[Extracted data entries]
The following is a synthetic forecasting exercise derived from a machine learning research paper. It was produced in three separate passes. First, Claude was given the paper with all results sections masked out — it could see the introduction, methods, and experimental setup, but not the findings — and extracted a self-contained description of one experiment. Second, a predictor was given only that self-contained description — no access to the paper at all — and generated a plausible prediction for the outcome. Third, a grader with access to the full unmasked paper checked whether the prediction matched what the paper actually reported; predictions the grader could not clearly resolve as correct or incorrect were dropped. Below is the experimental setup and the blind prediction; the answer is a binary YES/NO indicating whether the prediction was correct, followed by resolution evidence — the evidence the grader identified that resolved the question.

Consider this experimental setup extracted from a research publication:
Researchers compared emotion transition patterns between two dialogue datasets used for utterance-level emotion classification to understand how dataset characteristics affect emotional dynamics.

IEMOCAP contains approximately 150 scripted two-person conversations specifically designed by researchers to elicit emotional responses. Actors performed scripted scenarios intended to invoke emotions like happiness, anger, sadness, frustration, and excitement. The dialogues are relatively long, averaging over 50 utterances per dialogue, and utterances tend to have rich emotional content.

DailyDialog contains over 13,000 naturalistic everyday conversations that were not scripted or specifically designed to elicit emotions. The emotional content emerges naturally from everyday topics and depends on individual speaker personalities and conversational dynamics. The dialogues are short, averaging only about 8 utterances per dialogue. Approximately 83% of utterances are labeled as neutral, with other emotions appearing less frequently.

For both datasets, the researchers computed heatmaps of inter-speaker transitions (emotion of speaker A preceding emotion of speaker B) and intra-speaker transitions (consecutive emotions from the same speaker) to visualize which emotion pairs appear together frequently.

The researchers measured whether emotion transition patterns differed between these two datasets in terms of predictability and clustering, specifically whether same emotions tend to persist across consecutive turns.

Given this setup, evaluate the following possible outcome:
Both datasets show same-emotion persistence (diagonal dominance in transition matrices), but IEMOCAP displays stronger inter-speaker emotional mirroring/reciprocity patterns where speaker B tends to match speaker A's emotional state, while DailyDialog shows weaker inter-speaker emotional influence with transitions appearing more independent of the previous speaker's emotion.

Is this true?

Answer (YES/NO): NO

Task brief - Please show all lines from the entries that contain the word "this".

Task answer -
Consider this experimental setup extracted from a research publication:
Given this setup, evaluate the following possible outcome:
Is this true?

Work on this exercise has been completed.